Fatigué de vivre seul dans un condo à Tucson, en Arizona, Knox avait cherché à partager une maison. «Je voulais une sorte de relation; Je voulais de l'intimité », explique la femme de 74 ans.

Un ami commun a présenté Knox à Sharon Kha, qui souffrait de la maladie de Parkinson et avait besoin d'aide pour rester dans sa maison de trois chambres. «J'étais arrivé à un point où je savais que je ne pouvais plus rester seul à la maison», explique Kha, 75 ans. «Je devrais soit faire de l'aide à la vie, soit trouver quelqu'un qui vivrait avec moi.» Une autre chose, Kha avait: une table basse bien-aimée, faite d'une porte de mission qui avait résisté à la chaleur pendant des décennies au Mexique.

Mais Knox est venue avec sa propre table sentimentale – un plateau en verre sur une base en bois flotté de rivière de Verde Valley, en Arizona, et sculpté par un ami récemment décédé. Finalement, Kha a cédé. «Je pensais pouvoir gagner cet argument – c'est ma maison, c'est ma table basse», dit Kha. "Mais si je gagne cet argument, je peux probablement regarder ma table basse dans un lieu de vie assistée."

Faire un match

Knox et Kha sont un exemple d'une dynamique de retraite moderne – des Américains plus âgés recherchant la compagnie, des soins mutuels et, dans certains cas, une situation de vie moins chère. D'ici 2035, le nombre de ménages dirigés par des locataires de 65 ans et plus devrait augmenter de 80%, pour atteindre 11,5 millions, selon le Joint Center for Housing Studies de l'Université de Harvard.

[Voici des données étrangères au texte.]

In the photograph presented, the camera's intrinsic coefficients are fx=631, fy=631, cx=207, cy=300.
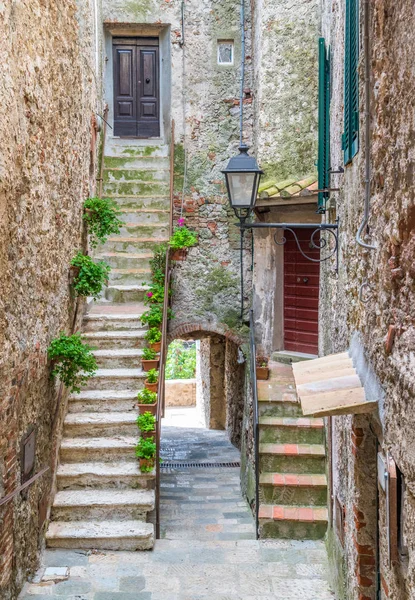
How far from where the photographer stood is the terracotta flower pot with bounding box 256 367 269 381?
805 centimetres

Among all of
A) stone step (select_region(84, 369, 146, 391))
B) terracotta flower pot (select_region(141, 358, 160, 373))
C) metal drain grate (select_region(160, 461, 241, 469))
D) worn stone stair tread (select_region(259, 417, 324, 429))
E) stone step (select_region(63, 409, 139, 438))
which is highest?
terracotta flower pot (select_region(141, 358, 160, 373))

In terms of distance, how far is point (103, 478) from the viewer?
6.25 m

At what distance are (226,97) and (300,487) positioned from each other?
5871 mm

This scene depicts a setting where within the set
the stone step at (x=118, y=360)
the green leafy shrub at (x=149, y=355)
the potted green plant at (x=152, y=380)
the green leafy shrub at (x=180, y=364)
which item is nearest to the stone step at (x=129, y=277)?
the stone step at (x=118, y=360)

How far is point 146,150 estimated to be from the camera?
1027 cm

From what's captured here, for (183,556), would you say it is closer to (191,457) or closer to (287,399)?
(287,399)

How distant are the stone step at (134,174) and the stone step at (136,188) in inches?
2.6

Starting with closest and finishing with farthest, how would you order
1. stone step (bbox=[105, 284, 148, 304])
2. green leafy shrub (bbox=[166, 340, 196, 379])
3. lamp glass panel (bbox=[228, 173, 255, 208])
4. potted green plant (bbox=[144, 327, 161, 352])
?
lamp glass panel (bbox=[228, 173, 255, 208]) → potted green plant (bbox=[144, 327, 161, 352]) → stone step (bbox=[105, 284, 148, 304]) → green leafy shrub (bbox=[166, 340, 196, 379])

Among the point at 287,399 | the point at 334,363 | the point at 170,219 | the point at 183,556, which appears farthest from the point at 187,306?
the point at 334,363

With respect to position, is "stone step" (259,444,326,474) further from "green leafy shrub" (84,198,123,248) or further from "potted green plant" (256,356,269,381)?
"green leafy shrub" (84,198,123,248)

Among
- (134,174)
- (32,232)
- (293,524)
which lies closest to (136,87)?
(134,174)

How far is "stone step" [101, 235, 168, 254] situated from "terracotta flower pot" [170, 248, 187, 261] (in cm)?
26

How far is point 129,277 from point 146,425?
3.06 meters

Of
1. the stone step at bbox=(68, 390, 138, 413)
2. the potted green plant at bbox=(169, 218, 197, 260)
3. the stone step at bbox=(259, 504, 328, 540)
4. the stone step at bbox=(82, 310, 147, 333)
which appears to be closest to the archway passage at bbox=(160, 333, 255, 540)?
the stone step at bbox=(259, 504, 328, 540)
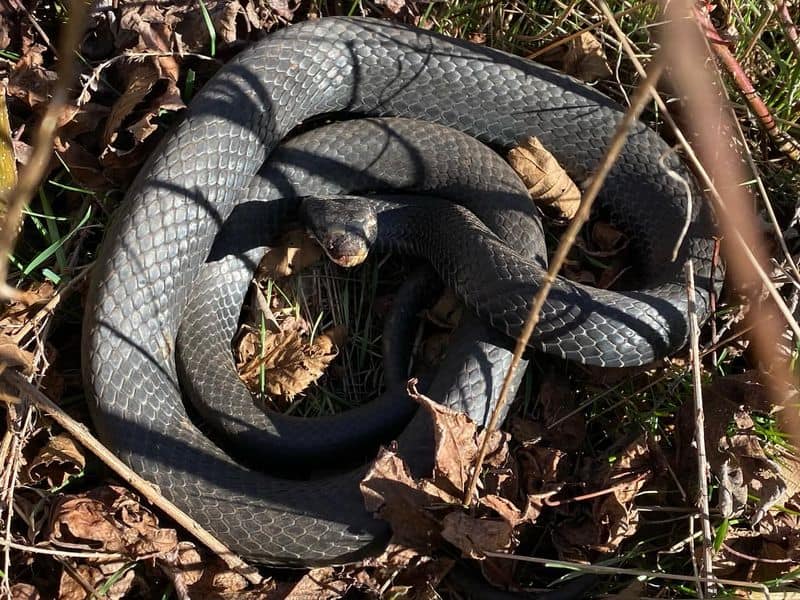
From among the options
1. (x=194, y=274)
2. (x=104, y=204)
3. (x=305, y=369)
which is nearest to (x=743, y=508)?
(x=305, y=369)

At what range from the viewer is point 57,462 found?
12.5ft

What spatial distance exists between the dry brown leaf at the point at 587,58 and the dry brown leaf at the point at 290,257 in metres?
2.14

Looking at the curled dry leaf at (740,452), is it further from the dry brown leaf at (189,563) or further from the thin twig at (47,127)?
the thin twig at (47,127)

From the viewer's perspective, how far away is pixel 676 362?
414 cm

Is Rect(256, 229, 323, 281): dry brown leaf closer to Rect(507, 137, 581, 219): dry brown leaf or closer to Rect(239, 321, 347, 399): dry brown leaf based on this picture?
Rect(239, 321, 347, 399): dry brown leaf

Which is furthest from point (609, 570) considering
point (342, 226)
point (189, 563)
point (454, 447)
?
point (342, 226)

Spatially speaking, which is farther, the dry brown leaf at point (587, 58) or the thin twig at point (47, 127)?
the dry brown leaf at point (587, 58)

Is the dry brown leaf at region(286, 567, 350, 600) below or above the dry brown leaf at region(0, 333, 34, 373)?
below

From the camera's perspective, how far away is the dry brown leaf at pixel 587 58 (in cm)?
487

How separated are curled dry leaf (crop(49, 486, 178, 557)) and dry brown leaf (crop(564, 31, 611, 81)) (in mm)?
3806

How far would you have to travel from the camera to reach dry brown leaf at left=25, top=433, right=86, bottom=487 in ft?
12.1

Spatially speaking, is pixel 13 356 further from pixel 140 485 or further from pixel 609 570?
pixel 609 570

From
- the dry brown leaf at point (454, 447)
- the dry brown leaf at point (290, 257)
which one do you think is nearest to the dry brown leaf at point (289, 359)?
the dry brown leaf at point (290, 257)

De cela, une industrie artisanale a émergé. Des entreprises comme Silvernest et Roommates4Boomers facturent des frais pour correspondre aux locataires plus âgés et aux propriétaires et aident à la vérification des antécédents. Des organismes à but non lucratif tels que Home Share Now dans le Vermont associent des propriétaires plus âgés à des colocataires qui peuvent aider aux tâches ménagères.

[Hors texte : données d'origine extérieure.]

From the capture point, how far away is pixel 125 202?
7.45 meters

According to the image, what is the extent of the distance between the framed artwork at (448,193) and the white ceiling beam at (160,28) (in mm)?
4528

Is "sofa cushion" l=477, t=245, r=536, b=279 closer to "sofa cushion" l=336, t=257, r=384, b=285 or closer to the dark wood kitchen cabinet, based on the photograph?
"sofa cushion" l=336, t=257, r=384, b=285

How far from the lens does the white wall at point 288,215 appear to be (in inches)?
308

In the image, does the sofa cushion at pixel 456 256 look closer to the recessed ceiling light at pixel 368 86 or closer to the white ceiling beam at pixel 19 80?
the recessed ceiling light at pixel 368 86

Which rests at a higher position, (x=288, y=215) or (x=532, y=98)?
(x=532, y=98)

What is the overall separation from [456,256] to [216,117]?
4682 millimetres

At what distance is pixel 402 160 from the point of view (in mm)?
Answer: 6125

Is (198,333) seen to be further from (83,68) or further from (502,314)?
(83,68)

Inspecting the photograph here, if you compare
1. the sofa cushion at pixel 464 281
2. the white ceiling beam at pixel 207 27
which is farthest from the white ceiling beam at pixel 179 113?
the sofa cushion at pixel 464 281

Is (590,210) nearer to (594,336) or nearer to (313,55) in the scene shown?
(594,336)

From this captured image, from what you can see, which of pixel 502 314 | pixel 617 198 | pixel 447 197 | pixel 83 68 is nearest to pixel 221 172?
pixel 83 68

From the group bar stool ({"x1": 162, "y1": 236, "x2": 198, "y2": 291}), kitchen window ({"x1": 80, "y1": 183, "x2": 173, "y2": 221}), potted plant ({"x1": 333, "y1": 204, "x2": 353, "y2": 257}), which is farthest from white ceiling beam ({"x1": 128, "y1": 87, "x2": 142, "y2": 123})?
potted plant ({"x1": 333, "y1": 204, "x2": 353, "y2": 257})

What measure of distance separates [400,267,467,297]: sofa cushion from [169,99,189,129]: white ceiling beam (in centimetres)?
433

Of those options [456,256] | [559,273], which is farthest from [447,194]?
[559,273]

«Il y a beaucoup de discussions sur le modèle Golden Girls», explique Wendi Burkhardt, PDG de Silvernest, faisant référence à l'émission de télévision populaire des années 80 et 90 dans laquelle les femmes âgées vivaient ensemble. La tendance est plus fréquente chez les femmes, selon celles qui gèrent des services de jumelage. Deux raisons possibles sont que les femmes vivent généralement plus longtemps que les hommes et peuvent se sentir plus à l'aise de vivre en commun.

Mais vivre avec un colocataire n'est pas sans défis. La vraie vie n'est pas une sitcom. Un propriétaire peut se sentir possessif des routines et des effets personnels, tandis qu'un locataire peut ressentir une perte de contrôle.

"Partager le logement n'est pas le rêve américain", explique Michele Fiasca, fondatrice de Let’s Share Housing, un service de colocataire à Portland, Ore.